Document passage: Begin

American baseball player (born 1955)

Dorian "Doe" Boyland (born January 6, 1955) is an American former Major League Baseball first baseman who was drafted in the second round of the 1976 Major League Baseball draft by the Pittsburgh Pirates. After his playing career, he opened a series of car dealerships across the United States.

==Career==
After graduating from South Shore High School in Chicago, Boyland attended the University of Wisconsin–Oshkosh to play college basketball for the Titans but eventually earned a spot on the school's baseball team.

Boyland played in just 21 games with the Pirates in 1978, 1979, and 1981 and was later traded to the San Francisco Giants.

He is the only MLB player whose first at bat in the majors was a strikeout while sitting on the bench after he was removed with a 1-2 count. On September 4, 1978, the Pirates and the New York Mets played a doubleheader. In the first game, the Pirates tied the game at 4-4 in the 7th. With one out and a man on first, Pirates manager Chuck Tanner pinch-hit Boyland for relief pitcher Ed Whitson, sending the 23-year-old rookie up for his first-ever at bat. After going up 1-2 on Boyland, Mets pitcher Skip Lockwood was pulled for Kevin Kobel, prompting Tanner to counter by replacing Boyland with pinch-hitter Rennie Stennett. Stenett struck out, but scoring rules assign the strikeout to Boyland.

Document passage: End
Source data: Begin

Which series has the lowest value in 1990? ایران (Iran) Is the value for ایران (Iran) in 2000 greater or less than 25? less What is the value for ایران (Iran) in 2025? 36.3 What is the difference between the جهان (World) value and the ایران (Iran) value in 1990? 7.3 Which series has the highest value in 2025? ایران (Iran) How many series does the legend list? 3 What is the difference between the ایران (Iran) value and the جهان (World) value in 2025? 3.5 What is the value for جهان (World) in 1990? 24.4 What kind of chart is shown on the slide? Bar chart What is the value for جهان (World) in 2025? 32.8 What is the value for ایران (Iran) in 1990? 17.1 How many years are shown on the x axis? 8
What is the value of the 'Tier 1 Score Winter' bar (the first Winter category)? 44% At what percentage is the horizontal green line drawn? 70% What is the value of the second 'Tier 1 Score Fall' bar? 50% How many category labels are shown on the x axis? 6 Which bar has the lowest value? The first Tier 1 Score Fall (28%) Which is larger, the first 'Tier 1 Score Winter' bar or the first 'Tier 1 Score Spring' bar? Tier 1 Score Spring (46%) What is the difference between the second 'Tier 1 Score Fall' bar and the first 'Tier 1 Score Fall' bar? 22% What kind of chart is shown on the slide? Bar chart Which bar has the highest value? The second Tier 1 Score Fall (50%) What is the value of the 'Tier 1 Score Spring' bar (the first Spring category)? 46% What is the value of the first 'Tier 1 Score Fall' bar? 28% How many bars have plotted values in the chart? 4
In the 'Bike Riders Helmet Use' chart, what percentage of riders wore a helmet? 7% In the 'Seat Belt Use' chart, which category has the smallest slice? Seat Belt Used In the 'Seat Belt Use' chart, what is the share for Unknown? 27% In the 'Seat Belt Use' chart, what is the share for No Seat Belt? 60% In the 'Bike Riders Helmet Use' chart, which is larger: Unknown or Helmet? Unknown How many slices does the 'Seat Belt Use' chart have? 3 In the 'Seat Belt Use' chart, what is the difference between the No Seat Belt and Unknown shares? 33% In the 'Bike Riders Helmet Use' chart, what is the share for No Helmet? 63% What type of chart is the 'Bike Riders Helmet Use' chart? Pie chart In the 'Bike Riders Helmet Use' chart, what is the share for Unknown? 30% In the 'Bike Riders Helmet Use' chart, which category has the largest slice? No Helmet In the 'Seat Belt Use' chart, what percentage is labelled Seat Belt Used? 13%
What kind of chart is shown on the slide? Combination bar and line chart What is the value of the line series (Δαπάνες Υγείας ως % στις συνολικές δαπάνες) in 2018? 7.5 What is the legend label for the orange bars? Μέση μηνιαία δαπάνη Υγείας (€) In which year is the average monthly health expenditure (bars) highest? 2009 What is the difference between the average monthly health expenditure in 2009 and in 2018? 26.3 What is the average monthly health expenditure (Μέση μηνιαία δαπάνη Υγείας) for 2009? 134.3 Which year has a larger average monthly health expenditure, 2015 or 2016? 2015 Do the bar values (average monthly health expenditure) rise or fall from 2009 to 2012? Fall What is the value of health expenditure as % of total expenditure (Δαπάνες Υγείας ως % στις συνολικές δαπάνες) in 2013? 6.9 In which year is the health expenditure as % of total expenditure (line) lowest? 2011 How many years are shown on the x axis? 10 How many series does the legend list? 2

Source data: End

Carry the Doe Boyland article forward from its last sentence, writing what comes next.

Boyland made his last appearance on the Pirates on October 4, 1981. That December, he was traded to the San Francisco Giants for Tom Griffin. In 1982, he retired.

==Post-baseball career==
Boyland opened a series of car dealerships in Florida, Oregon, Wisconsin, and other states after his playing career.

In 2019, Boyland received an honorary doctorate degree from the University of Wisconsin-Oshkosh.

In 2021, New York Post baseball columnist Joel Sherman reported Boyland was not interested in working in the Mets front office amidst their search for a president of baseball operations and was "happy to run his car dealerships."